Australian coal-to-hydrogen plant will fuel Japan’s green economy

Article by Amanda Doyle

The Loy Yang coal plant in Latrobe Valley
Dorothy Chiron /
The Loy Yang coal-fired power station in Latrobe Valley

THE AUSTRALIAN government has entered into a partnership with Japan’s Kawasaki Heavy Industries to turn Australia’s brown coal into hydrogen for use in Japan.

Australia has one of the world’s most abundant supplies of brown coal, known as lignite, in the Latrobe Valley and the aim of the A$500m (US$388m) pilot project is to turn Australia’s lignite into hydrogen that can be used in Japan as part of its drive towards a hydrogen-powered economy. The project has been granted funding of A$50m from the Australian government, and a further A$50m by the Victorian government. “This is cutting edge technology, this is energy of the future,” said Australian prime minister Malcolm Turnbull at the launch of the pilot project.

AGL, Australia’s biggest energy company will host the pilot facility and construction, which is due to begin in early 2019, with the first shipment of hydrogen scheduled for 2020/2021. The pilot facility is expected to create 400 jobs in the Latrobe Valley. If the trial is successful, a commercial plant will be built on a site near the Loy Yang lignite mine in the Latrobe Valley. “As we transition to cleaner technologies this project may spark a reinvigoration of Latrobe Valley’s energy industry by generating a competitive edge in a new market,” said AGL CEO Andy Vesey.

Carbon emissions from burning coal are expected to be minimal for the trial phase but if the project is scaled up to a commercial plant then carbon capture and storage will need to be initiated. “Because the Latrobe Valley has one of the world’s largest deposits of brown coal and with excellent carbon dioxide storage options nearby in the well-characterised Gippsland Basin, it makes perfect sense to locate this world-leading project here,” said Brad Page, CEO of the Global CCS Institute.

The project also needs to develop a cost-effective supply chain for transporting the gas to a liquefication facility at the Port of Hastings, and then transporting the liquid hydrogen to Japan.  

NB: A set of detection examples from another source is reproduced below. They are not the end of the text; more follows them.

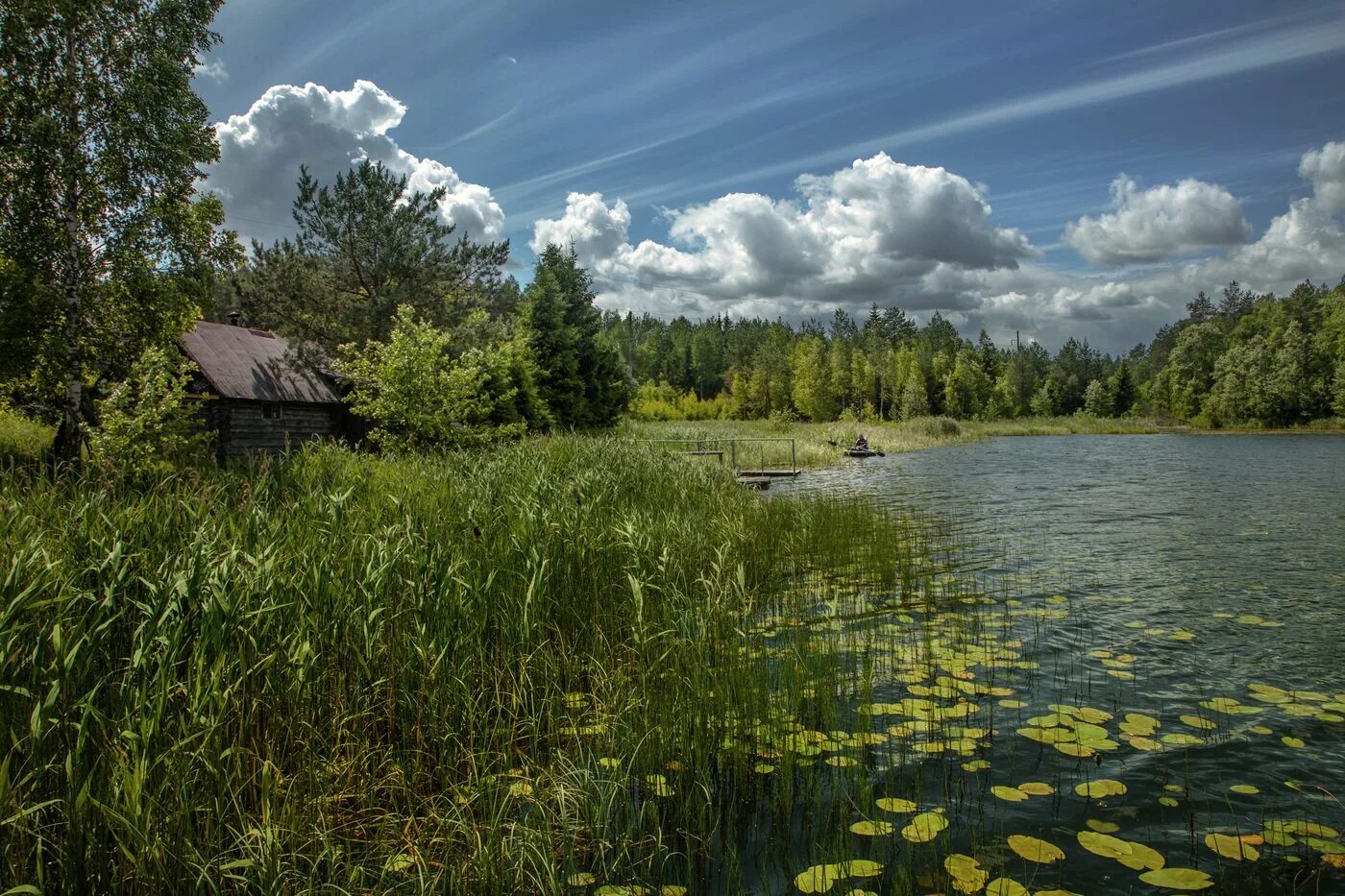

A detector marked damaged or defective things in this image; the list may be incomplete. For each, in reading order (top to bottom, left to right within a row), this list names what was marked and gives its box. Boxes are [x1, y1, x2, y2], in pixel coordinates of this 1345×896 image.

rusty metal roof [179, 321, 342, 403]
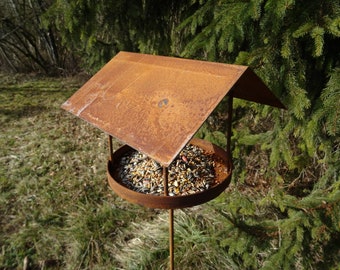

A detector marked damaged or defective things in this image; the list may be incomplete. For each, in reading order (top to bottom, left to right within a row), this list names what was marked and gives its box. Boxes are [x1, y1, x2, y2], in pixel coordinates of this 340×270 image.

rusty metal roof [61, 50, 284, 165]
rusted metal surface [62, 50, 286, 165]
rusted metal surface [107, 138, 232, 210]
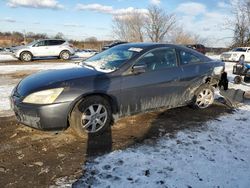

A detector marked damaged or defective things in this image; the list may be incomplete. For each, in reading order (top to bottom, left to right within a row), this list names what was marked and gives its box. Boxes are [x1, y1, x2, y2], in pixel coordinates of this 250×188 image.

damaged gray car [9, 43, 226, 136]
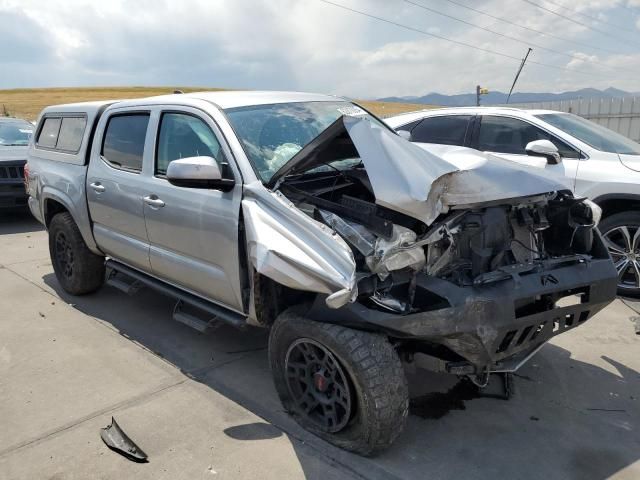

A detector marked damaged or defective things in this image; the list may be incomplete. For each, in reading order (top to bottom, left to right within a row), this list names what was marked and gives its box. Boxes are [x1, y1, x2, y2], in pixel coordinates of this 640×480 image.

However, the proposed plant has received criticism from the Victorian Greens. "Labor and the federal government's' obsession with brown coal totally undermines our renewable energy industry,” said Ellen Sandell, spokesperson for energy and climate change. “We have the resources to deliver 100% renewable energy from wind, solar and other renewables.”

Nicholas Aberle, campaigns manager for Environment Victoria added: “Japan doesn’t want dirty hydrogen, they want clean hydrogen. While carbon capture and storage could deal with the carbon emissions, we know that coal mining has many other dangerous impacts.”